:: Supplied information ::
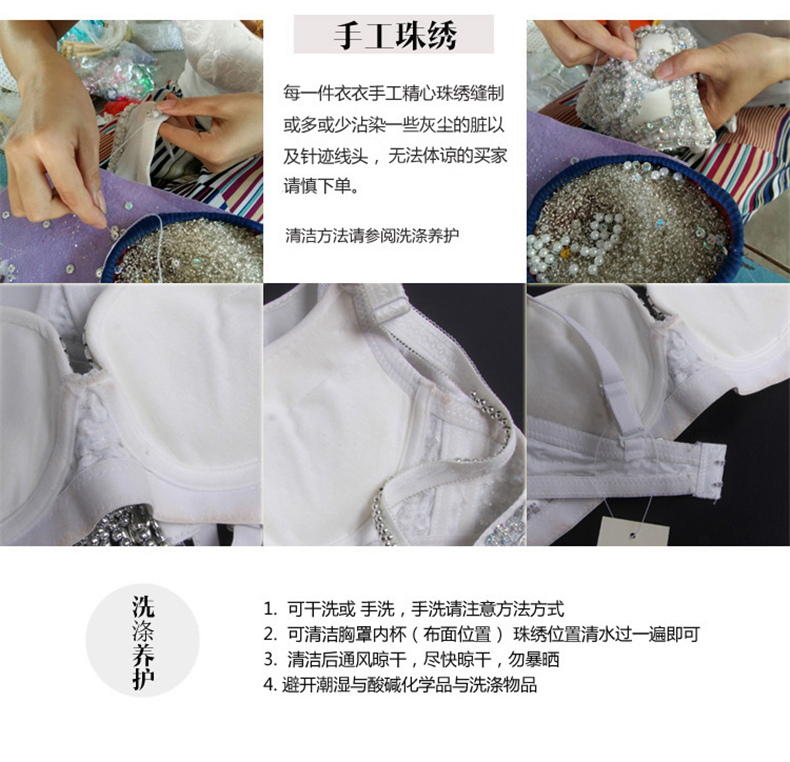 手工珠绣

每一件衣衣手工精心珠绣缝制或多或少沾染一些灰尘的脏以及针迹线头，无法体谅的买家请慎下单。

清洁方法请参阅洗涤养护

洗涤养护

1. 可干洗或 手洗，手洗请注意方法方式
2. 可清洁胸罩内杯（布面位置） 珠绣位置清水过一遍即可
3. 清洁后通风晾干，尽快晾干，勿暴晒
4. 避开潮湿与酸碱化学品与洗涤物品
:::
:: Supplied information ::
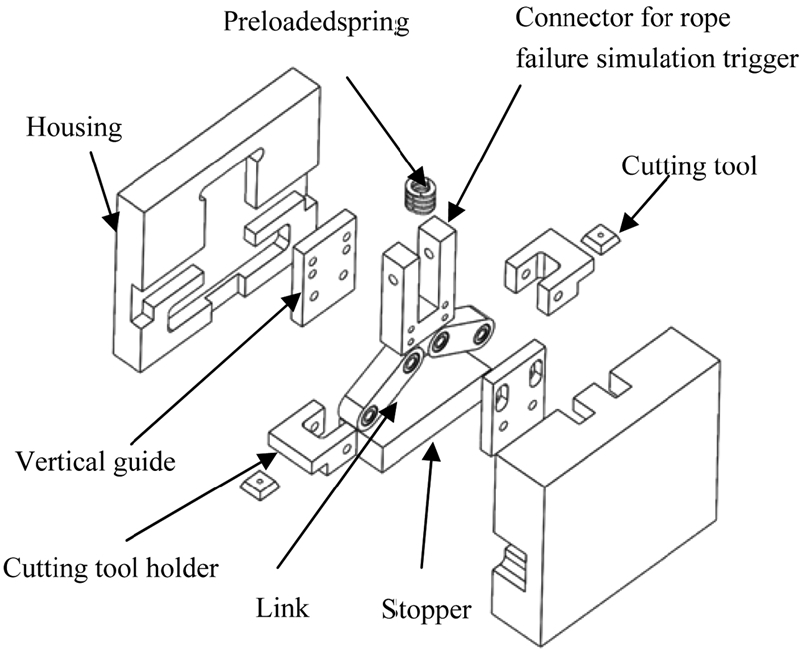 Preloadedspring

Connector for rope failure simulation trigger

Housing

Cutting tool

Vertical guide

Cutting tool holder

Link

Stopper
:::
Retype only the lines above between the line with "1. 可干洗或 手洗，手洗请注意方法方式" and the line with "4. 避开潮湿与酸碱化学品与洗涤物品", counting those two lines as well, and keep every character as it is.

- _Reply_:
1. 可干洗或 手洗，手洗请注意方法方式
2. 可清洁胸罩内杯（布面位置） 珠绣位置清水过一遍即可
3. 清洁后通风晾干，尽快晾干，勿暴晒
4. 避开潮湿与酸碱化学品与洗涤物品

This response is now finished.